Wednesday, November 12, 2025

CES - Change Event Streaming in SQL Server 2025

As we know that Microsoft's data team has released a preview of SQL Server 2025, which will include a lot of great features, such as Database Mirroring to Microsoft Fabric, Flexible AI Model Management and many more. One of the most interesting feature "Change Event Streaming" is coming within SQL Server 2025 as the new feature release. 


SQL Server has already very interesting existing features like Change Data Capture (CDC) and Change Tracking (CT), as well as the introduction of new mechanisms for capturing and streaming data changes in real-time or near real-time. 

Change Event Streaming (CES) is a new native engine capability in SQL Server 2025 that allows you to stream database changes (inserts, updates, deletes, and possibly schema changes) as real-time events to external systems (e.g., Azure Event Hubs, Kafka) instead of relying purely on older batch/change capture approaches.

Current Limitations and Opportunities

SQL Server currently offers two primary mechanisms for tracking data changes: Change Data Capture (CDC) and Change Tracking (CT). While both are valuable, they have limitations:

  • Change Data Capture (CDC): Provides detailed historical changes, but can be complex to configure and manage. It also introduces overhead due to the asynchronous capture process and the need for cleanup jobs. CDC is also not available in all SQL Server editions.

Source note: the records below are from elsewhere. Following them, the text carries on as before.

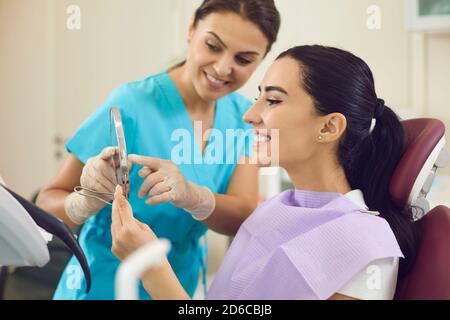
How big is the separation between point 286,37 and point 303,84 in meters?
0.16

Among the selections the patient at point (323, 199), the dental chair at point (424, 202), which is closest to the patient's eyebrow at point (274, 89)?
the patient at point (323, 199)

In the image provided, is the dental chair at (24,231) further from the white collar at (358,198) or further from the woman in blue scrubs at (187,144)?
the white collar at (358,198)

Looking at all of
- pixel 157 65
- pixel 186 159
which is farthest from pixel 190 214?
pixel 157 65

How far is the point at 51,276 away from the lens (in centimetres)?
205

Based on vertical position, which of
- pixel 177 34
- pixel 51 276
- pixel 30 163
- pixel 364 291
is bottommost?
pixel 51 276

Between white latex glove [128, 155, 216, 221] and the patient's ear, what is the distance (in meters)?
0.25

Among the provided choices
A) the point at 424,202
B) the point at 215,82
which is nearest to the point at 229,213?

  • Change Tracking (CT): Simpler to configure than CDC, but only provides information about which rows have changed, not the actual changes themselves. This requires additional queries to retrieve the changed data, potentially impacting performance.

SQL Server 2025 has the opportunity to address these limitations and provide a more robust and versatile change event streaming solution. Key areas for improvement include:

  • Real-time or Near Real-time Streaming: Reducing latency between data changes and their availability to downstream consumers.

  • Simplified Configuration and Management: Making it easier to set up and maintain change event streams.

  • Improved Performance and Scalability: Minimizing the impact on the source database and supporting high-volume change rates.

  • Enhanced Data Transformation and Enrichment: Providing mechanisms to transform and enrich change events before they are streamed.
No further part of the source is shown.